The premise of our scholarly method is that Jews and Judaism have never existed in a vacuum. Rather, we have affected our surroundings, and they have affected us. If the goal of our scholarship is to understand our own growth and development, we must understand our environment. This undertaking is not the disengaged study of some long dead or long forgotten society, but the quest for the understanding of our own essence.
For example, if I am ignorant of the creation and flood traditions of the ancient Near East, I do not comprehend the religious significance of their presence in the Torah. When I read those parshiyot (portions of the Torah) that describe the Flood, they are no less filled with religious meaning because I know we share some core tradition with other ancient peoples. Rather, their spiritual content and significance lie in our unique Judaization of those shared traditions. Indeed, if I do not recognize this phenomenon, I lose a dimension of our religious creativity as Jews. If I naively believe that we alone possess those traditions, or if I worry unnecessarily about whether they are historical fact or not, I miss the point entirely.
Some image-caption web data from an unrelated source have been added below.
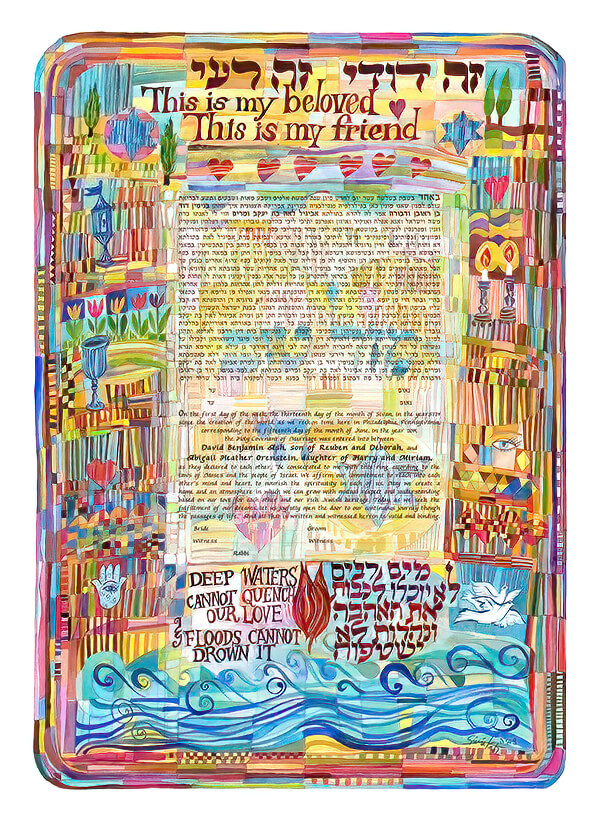 Ketubah by Sivia Katz,Eternal Flame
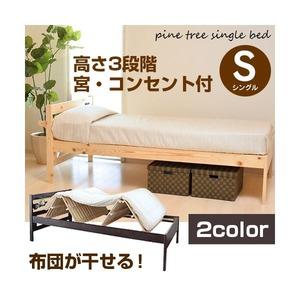 シングルベッド 木製 ドゥーロ ブラウン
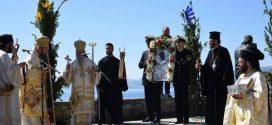 Με βυζαντινή μεγαλοπρέπεια εορτάστηκε η Παναγία Χρυσαφίτισσα στη Μονεμβασία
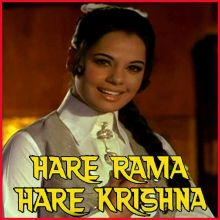 Kaanchhi re - Hare Rama Hare Krishna (Video Karaoke Format)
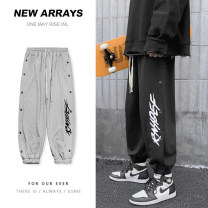 Casual pants Zijun Youth fashion Black, gray, > Click to view size < (select color in front) M,L,XL,2XL,3XL,4XL,5XL routine trousers Other leisure easy Micro bomb summer youth tide 2020 middle-waisted Little feet Sports pants No iron treatment cotton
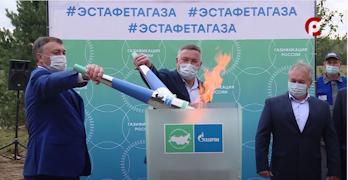 Символическую горелку в честь открытия межпоселкового газопровода зажгли в Усть-Кубинском районе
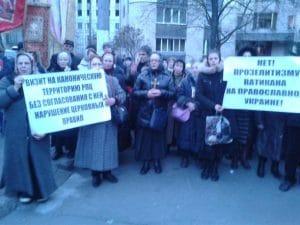 Protestation à Kiev devant l'ambassade du Vatican contre la visite du pape François en Ukraine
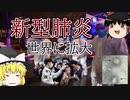 【ゆっくり解説】猛威を振るう新型肺炎。中国政府の隠蔽と対応とは?全て解説します!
Louis Finkelstein of blessed memory, the expert on rabbinic writing and theology who served as chancellor of the Jewish Theological Seminary from 1951 until 1972, said, "When I pray, I speak to God; and when I study, God speaks to me." What does the last part of that statement mean, if not that the very type of study to which he devoted his life was, in his understanding, demanded by God? For him, the ultimate quest for Jewish spirituality involved knowing if there was a variant reading in one of 20 extant manuscripts of the Sifra (a rabbinic commentary on the Book of Leviticus). It involved knowing whether a word in the text he was studying came from a Latin root, a Greek root, or an indigenous Hebrew root. Finkelstein knew that the dimensions of Torah could be understood adequately only on the basis of such fully rounded knowledge.
We Conservative Jews have our shortcomings as a movement--the lack of observance and commitment on the part of many of our lay members--and it behooves us to work on them. But we should also bear in mind that what we stand for is authentically Jewish, spiritually rewarding, and religiously fulfilling. At its best, Conservative Judaism is the most authentic road to God in the Jewish world today. That is what attracted me to the Conservative movement in the first place. It is why the movement continues to attract me, and why I unashamedly and unabashedly continue to devote my life to it. It can be just as spiritually rewarding and religiously fulfilling for every Conservative Jew, and I invite them to join me in the quest.